Ещё нам с гордостью предъявили восстановленную караульную будку возле бывшего здания “Управления Томским имением Алтайского округа”. Честно говоря, для самих жителей царской империи, как для простонародья, так и для интеллигенции, полосатая полицейская будка всегда была символом тоски и безысходности – почитайте на этот счёт хоть Гоголя, хоть Чехова. И нынешний восторг нашей ностальгирующей публики по поводу полицейских будок, чиновных и банковских зданий вызывает у меня лёгкое недоумение. Можно ли представить себе, чтобы интеллигенты с тем же восторгом взялись в качестве памятников старины восстанавливать советские вытрезвители или паспортные столы, требуя превратить их в музеи.
Конечно же, нам показали и Собор во имя Александра Невского, возведением которого руководил начальник строительства Среднесибирского участка железной дороги инженер Николай Меженинов, который прославился тем, что был “очень хороший человек”. И естественно нам рассказали о том, как “в 20-е и 30-е годы в рамках борьбы с религией” при советской власти собор пытались взорвать. Ещё одна легенда, засевшая в мозгу у нашей монархической интеллигенции.
Во-первых, следует понимать, что с Революции до Великой Отечественной войны страна развивалась очень бурно, и политический курс мог стремительно меняться буквально за пару лет – от “военного коммунизма” к НЭПу, от НЭПа к коллективизации и т. д. Так что произносить словосочетание “двадцатые и тридцатые годы” надо с предельной осторожностью.
На самом деле волн борьбы с религией в этот период было три, с принципиально разными подходами и последствиями. Первая волна была связана с гражданской войной, когда убийства священников по большей части были связаны с волной народного гнева (если хотите узнать, как крестьяне относились к попам, просто почитайте русские народные сказки), но эта волна не привела к массовому разрушению храмов – это было попросту никому не нужно.

Собранный материал:
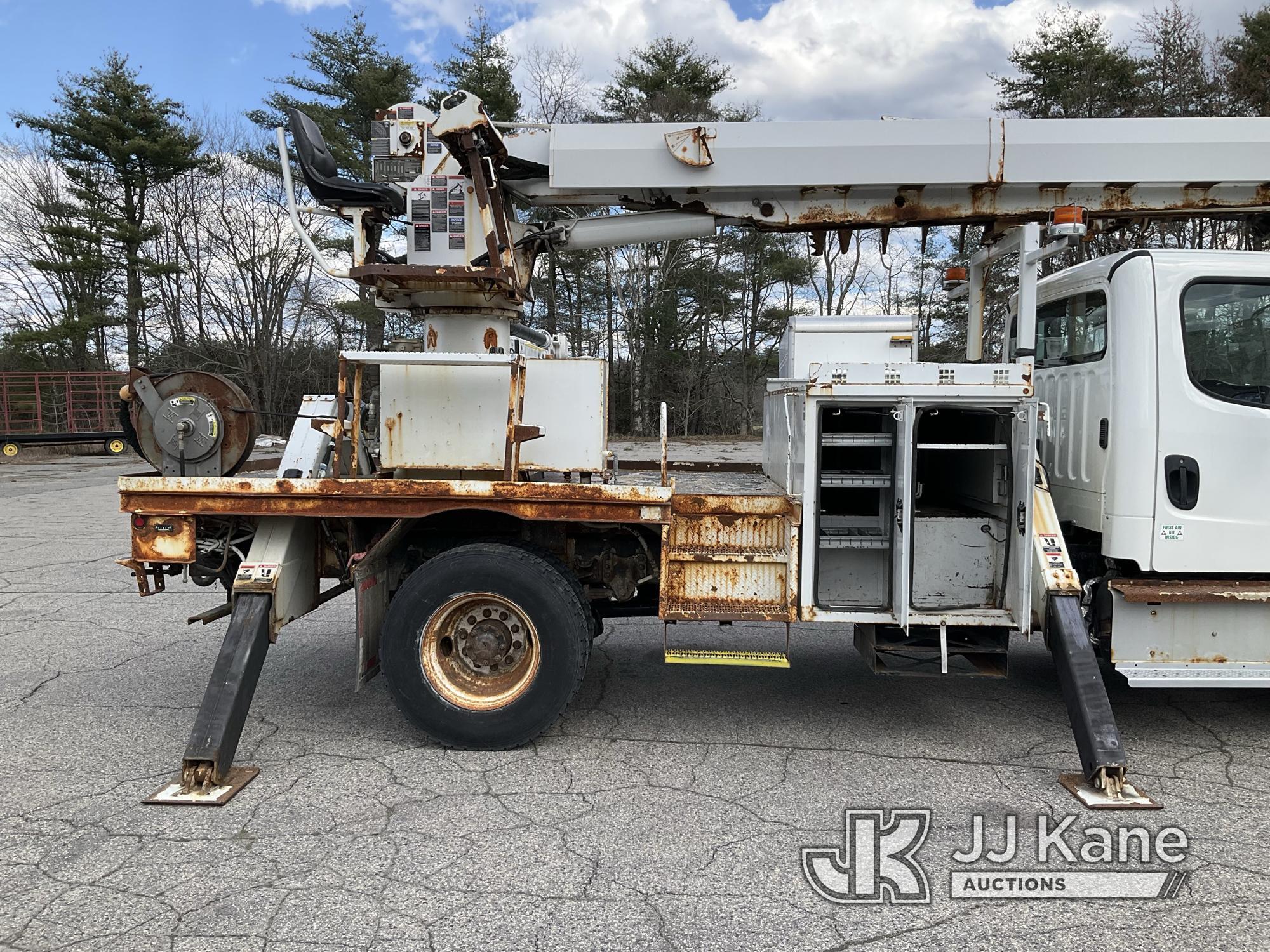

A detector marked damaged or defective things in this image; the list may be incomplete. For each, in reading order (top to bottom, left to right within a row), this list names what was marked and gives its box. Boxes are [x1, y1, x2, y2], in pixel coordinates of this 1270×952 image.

Задания:
**A)** Переведите на английский язык предложение из текста для изучения: «Ещё одна легенда, засевшая в мозгу у нашей монархической интеллигенции.»
**B)** Ответьте по тексту для изучения на три вопроса, каждый ответ с новой строки:
(i) Возле какого здания восстановили караульную будку?
(ii) Кто руководил возведением Собора во имя Александра Невского?
(iii) Сколько волн борьбы с религией было в период между Революцией и Великой Отечественной войной?
**C)** Продолжите текст о караульной будке, соборе и волнах борьбы с религией, начав сразу после его последнего предложения.

Ожидаемые результаты:
**A)** Another legend lodged in the minds of our monarchist intelligentsia.

**B)**
(i) Возле бывшего здания «Управления Томским имением Алтайского округа».
(ii) Инженер Николай Меженинов, начальник строительства Среднесибирского участка железной дороги.
(iii) Три.

**C)**
После гражданской войны в соответствии с руководством Ленина с религией боролись чисто пропагандистскими средствами и путём распространения просвещения. Храмы же, если и закрывались, то использовались для общественных нужд и потому опять же не уничтожались. Православная церковь в то время разделилась: одна часть её не поддерживала советскую власть и помогала белогвардейскому подполью в ожидании, что “заграница им поможет”, а другая, т. н. обновленцы, сотрудничала с советской властью и стремилась к обновлению самого христианства в гуманистическом духе. Кстати, именно обновленцы и занимали Собор Александра Невского в 20-е годы.
Попытка взорвать собор была предпринята в разгар 30-х годов в рамках затеянной Сталиным масштабной перестройки всех крупных городов. Вот тогда действительно стали уничтожать храмы, сносить старые здания, расширять улицы и возводить новые масштабные постройки. Но делалось это не из антирелигиозных, а из архитектурных соображений, поскольку, как известно, Сталин церкви благоволил.
И вот тут нам рассказали ещё одну любопытную легенду: подрыв здания не удался якобы из-за качества его постройки, поскольку инженер Меженинов, будучи “очень хорошим человеком”, не воровал на строительстве! Если это правда, то становится ясно, почему так много церквей в России взлетели-таки на воздух. А мы, понимаете, сетуем на то, что нынешняя власть много ворует. И, как выясняется, напрасно.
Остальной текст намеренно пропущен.